FOOTBALL JEUNE : L’ÉCOLE DES BRASSERIES TRIOMPHE LÀ OÙ LA FÉCAFOOT A ÉCHOUÉ

À seulement 18 ans, Angel Yondjo entre déjà dans l’histoire du football camerounais. Le jeune prodige a rejoint Lille OSC, club de Ligue 1 française réputé pour sa politique de formation et de développement des jeunes talents. Montant du transfert : 2 millions d’euros, soit environ 1,3 milliard de FCFA. Une somme historique qui fait de lui la plus grosse vente jamais réalisée par l’École de Football des Brasseries du Cameroun (EFBC). Et pour cause, cette école privée démontre une fois de plus que l’avenir du football camerounais se construit en dehors des circuits fédéraux gangrenés.

Angel Yondjo, c’est le produit d’un travail structuré, méthodique, rigoureux. Formé dans une institution qui valorise le mérite, l’éducation et la discipline, il est l’illustration parfaite du potentiel immense de la jeunesse camerounaise lorsqu’elle est accompagnée avec sérieux. Alors que la Fédération Camerounaise de Football (Fecafoot) peine à mettre en place une politique cohérente pour les jeunes, l’EFBC, elle, forme, encadre et exporte des talents avec professionnalisme. Le contraste est saisissant : d’un côté, une fédération incapable d’organiser des championnats jeunes réguliers, sans vision de long terme, et de l’autre, une structure privée qui positionne ses pensionnaires dans les meilleurs clubs européens. L’exploit d’Angel Yondjo n’est pas isolé. Il s’inscrit dans une dynamique portée par l’EFBC depuis des décennies. Le Cameroun a ici une preuve vivante que l’espoir réside dans l’investissement dans la base, dans la jeunesse.

L’ascension fulgurante d’Angel Yondjo, jeune prodige de 18 ans formé à l’École de Football des Brasseries du Cameroun (EFBC), n’est pas qu’un simple transfert. C’est une leçon. Une gifle douce mais cinglante à la figure d’un système fédéral défaillant, qui depuis des années peine à structurer une politique efficace de formation des jeunes footballeurs. Quand la Fédération Camerounaise de Football peine à tenir des championnats jeunes réguliers, à créer des centres techniques viables ou même à organiser des détections crédibles, l’EFBC, elle, continue de produire des talents bruts prêts à conquérir l’Europe.

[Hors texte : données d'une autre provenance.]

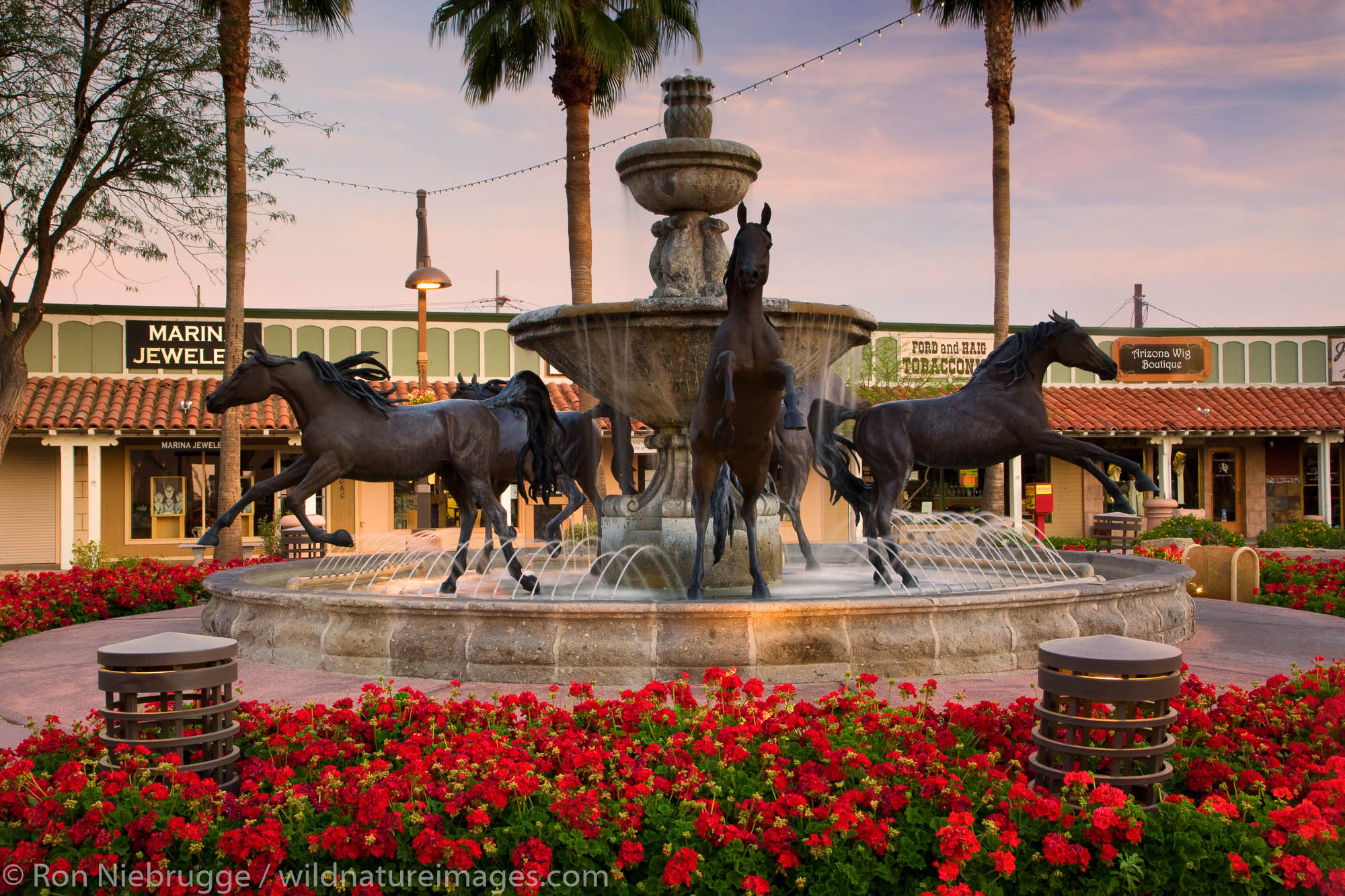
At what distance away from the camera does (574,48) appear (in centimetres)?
1877

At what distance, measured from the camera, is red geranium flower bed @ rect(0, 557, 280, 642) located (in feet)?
29.5

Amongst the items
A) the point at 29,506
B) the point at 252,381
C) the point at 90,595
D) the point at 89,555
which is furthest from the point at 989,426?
the point at 29,506

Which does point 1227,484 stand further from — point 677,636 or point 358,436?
point 677,636

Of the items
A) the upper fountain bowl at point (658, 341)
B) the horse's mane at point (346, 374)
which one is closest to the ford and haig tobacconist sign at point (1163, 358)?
the upper fountain bowl at point (658, 341)

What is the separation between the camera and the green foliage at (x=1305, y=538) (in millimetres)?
20688

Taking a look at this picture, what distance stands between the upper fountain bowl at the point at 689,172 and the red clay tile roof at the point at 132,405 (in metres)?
14.1

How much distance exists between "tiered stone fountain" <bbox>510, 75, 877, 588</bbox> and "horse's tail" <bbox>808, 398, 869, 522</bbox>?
2.81ft

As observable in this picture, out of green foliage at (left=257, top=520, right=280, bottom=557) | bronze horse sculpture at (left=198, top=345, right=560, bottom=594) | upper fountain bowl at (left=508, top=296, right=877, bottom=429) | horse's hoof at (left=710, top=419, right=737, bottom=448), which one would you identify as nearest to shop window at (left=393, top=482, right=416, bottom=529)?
green foliage at (left=257, top=520, right=280, bottom=557)

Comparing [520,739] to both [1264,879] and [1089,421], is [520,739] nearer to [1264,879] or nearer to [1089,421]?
A: [1264,879]

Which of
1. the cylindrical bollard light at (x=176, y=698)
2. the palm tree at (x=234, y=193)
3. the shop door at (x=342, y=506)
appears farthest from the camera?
the shop door at (x=342, y=506)

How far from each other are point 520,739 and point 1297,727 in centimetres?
316

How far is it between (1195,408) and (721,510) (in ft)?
86.7

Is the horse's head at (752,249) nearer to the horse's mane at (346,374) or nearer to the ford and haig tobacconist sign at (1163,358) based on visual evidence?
the horse's mane at (346,374)

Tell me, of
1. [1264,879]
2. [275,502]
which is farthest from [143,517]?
[1264,879]
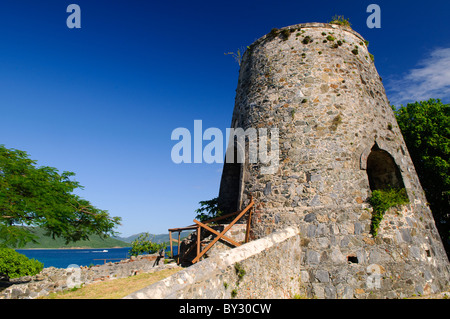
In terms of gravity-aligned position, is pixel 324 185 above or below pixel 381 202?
above

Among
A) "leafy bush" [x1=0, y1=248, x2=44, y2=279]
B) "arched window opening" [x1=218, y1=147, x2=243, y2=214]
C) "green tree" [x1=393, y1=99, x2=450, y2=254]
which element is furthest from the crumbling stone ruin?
"leafy bush" [x1=0, y1=248, x2=44, y2=279]

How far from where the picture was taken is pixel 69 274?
995cm

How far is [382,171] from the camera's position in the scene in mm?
9586

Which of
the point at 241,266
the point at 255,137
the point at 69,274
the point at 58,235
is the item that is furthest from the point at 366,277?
the point at 58,235

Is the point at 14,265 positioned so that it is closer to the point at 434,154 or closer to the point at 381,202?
the point at 381,202

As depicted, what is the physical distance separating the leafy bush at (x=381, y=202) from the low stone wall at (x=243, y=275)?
2.58m

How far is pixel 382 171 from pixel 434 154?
5.84 meters

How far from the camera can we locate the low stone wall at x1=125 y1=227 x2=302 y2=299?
12.9 ft

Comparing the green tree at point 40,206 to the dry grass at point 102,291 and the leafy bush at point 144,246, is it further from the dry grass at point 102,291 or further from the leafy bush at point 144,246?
the leafy bush at point 144,246

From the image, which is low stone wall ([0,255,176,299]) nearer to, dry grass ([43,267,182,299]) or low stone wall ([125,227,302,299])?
dry grass ([43,267,182,299])

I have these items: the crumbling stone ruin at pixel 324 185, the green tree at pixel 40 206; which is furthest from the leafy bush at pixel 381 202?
the green tree at pixel 40 206

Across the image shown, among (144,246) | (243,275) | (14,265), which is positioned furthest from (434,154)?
(14,265)
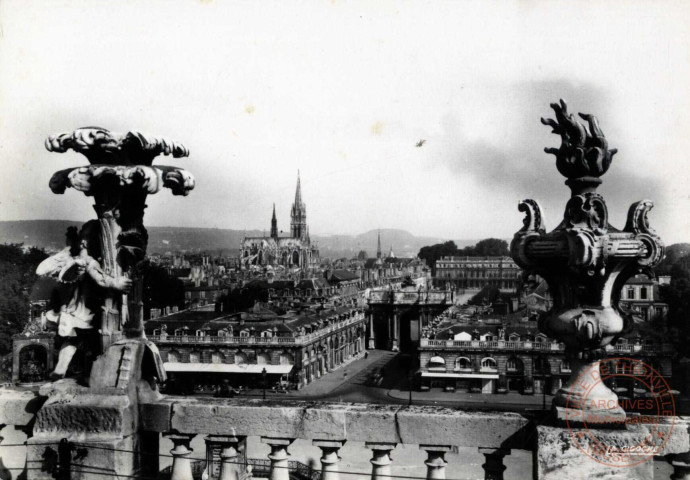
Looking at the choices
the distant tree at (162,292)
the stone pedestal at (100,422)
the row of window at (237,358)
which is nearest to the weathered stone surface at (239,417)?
the stone pedestal at (100,422)

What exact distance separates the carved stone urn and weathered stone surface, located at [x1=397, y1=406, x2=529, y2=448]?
485 millimetres

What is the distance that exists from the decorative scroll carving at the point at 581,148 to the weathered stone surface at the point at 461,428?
2.29 metres

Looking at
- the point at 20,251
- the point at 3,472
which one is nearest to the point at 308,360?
the point at 20,251

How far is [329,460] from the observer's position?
5738mm

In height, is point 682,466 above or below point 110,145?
below

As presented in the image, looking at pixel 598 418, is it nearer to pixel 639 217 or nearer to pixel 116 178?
pixel 639 217

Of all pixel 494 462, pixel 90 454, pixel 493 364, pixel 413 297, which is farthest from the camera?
pixel 413 297

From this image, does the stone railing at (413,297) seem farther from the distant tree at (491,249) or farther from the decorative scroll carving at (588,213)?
the decorative scroll carving at (588,213)

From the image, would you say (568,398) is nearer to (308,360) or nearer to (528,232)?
(528,232)

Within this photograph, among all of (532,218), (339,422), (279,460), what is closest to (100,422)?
(279,460)

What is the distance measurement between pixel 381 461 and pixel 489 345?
5641 centimetres

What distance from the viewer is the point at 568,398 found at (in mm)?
5324

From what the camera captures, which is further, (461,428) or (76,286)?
(76,286)

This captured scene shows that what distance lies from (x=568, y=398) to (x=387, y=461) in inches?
67.7
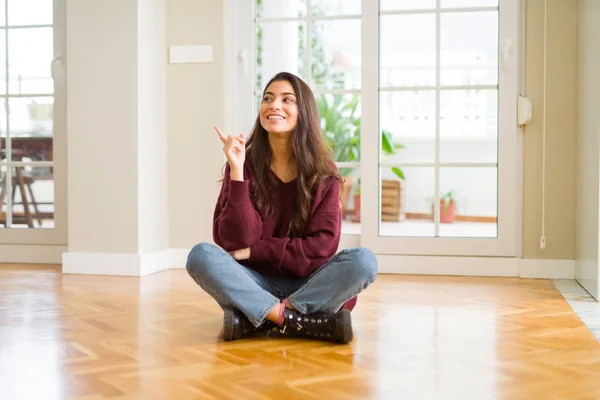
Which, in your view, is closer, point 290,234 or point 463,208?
point 290,234

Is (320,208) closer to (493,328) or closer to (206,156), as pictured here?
(493,328)

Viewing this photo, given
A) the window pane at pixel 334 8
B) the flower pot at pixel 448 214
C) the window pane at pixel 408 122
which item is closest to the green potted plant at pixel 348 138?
the window pane at pixel 408 122

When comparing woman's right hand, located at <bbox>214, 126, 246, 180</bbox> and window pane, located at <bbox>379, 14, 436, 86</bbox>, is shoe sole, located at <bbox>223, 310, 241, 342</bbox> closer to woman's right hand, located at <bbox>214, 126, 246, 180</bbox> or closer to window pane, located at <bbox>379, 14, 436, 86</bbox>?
woman's right hand, located at <bbox>214, 126, 246, 180</bbox>

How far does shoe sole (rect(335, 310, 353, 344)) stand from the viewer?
98.7 inches

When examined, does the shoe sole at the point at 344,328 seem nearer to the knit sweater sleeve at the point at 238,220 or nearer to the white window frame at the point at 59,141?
the knit sweater sleeve at the point at 238,220

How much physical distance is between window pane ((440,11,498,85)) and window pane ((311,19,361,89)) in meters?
1.07

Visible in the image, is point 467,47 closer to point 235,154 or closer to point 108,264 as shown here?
point 108,264

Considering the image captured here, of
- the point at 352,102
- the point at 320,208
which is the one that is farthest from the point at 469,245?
the point at 352,102

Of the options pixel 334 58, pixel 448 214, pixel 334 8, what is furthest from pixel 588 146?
pixel 334 58

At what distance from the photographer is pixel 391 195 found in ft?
25.2

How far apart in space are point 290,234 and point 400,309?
80 centimetres

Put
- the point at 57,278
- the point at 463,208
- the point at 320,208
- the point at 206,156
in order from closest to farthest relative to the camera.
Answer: the point at 320,208
the point at 57,278
the point at 206,156
the point at 463,208

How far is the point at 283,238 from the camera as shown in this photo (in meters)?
2.61

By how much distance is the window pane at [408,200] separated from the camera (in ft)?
25.2
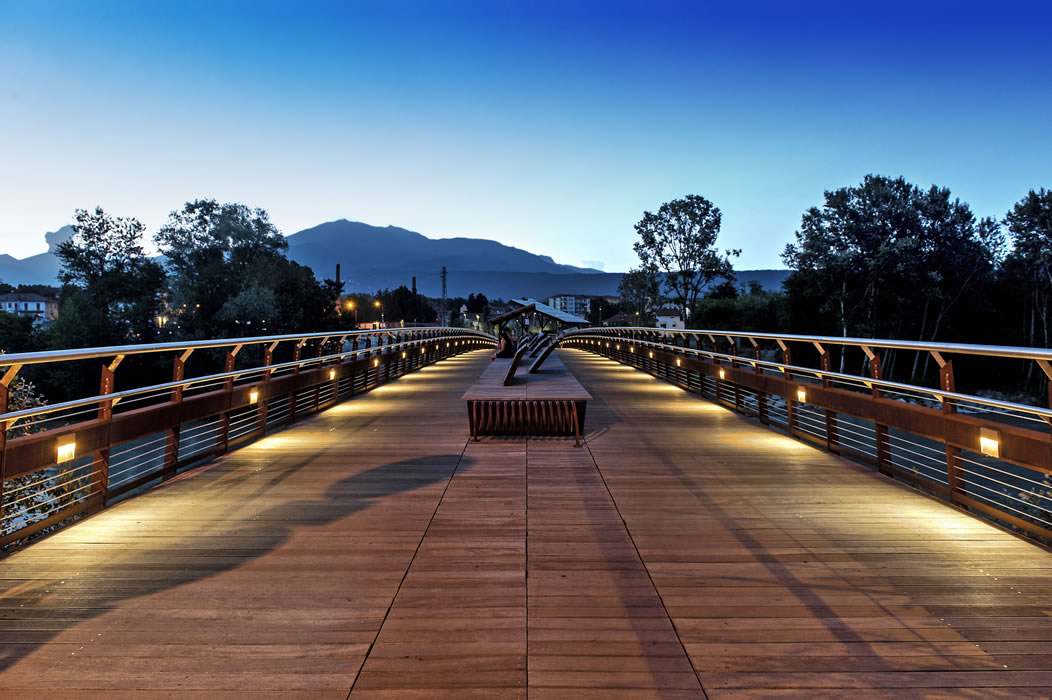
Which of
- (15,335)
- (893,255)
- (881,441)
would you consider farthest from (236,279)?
(881,441)

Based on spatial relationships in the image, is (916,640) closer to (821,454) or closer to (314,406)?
(821,454)

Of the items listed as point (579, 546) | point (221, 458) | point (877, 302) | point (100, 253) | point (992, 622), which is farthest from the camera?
point (100, 253)

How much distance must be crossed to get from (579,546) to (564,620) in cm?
101

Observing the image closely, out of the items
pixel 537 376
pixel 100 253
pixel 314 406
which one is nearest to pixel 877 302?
pixel 537 376

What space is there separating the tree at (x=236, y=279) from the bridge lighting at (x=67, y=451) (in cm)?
4892

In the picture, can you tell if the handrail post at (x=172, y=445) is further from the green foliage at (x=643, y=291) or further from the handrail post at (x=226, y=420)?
the green foliage at (x=643, y=291)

Angel Yondjo, que Lille OSC s’apprête à recruter pour près de 2 millions d’euros (1,3 milliard de FCFA), n’est pas le fruit du hasard. Il incarne la rigueur, la méthode et la vision d’une école qui fonctionne en dehors des logiques politiciennes et des querelles intestines qui gangrènent la FECAFOOT. Ce transfert record est une première pour l’EFBC, mais c’est surtout un signal fort pour tous ceux qui croient encore qu’il faut attendre une réforme venue d’en haut. Non, l’avenir est déjà en marche dans les structures privées et indépendantes, loin des discours creux et des promesses électorales.

Pendant que les académies privées comme l’EFBC exportent, forment et inspirent, la fédération continue de suspendre à tour de bras, de gérer dans l’opacité, et d’échouer à mettre en place un championnat digne pour les jeunes. La preuve ? Aucun joueur sorti récemment du giron fédéral n’a connu un tel destin. Aucun championnat national jeune n’a permis l’émergence d’un profil comme celui d’Angel Yondjo. Ce jeune homme représente plus qu’un simple espoir. Il est le symbole d’un football camerounais qui peut réussir, mais qui ne réussira que si on laisse place à la compétence, au professionnalisme et à la vision. Il est l’antithèse du désordre actuel, le visage d’un avenir possible pour notre football, pourvu qu’on regarde dans la bonne direction.

En rejoignant Lille jusqu’en 2030, Angel ne devient pas seulement ambassadeur du Cameroun en Europe, il devient aussi le symbole d’une réussite bâtie loin des projecteurs politiques, et à mille lieues de la confusion administrative qui plombe le football local. Bravo champion ! Que ton parcours inspire, éclaire et serve de rappel à ceux qui, malgré les moyens, n’ont toujours pas trouvé la formule pour faire éclore nos talents. Félicitations à Angel Yondjo, mais aussi à l’EFBC. Bravo pour cette leçon silencieuse. Le Cameroun a besoin de modèles, pas de slogans.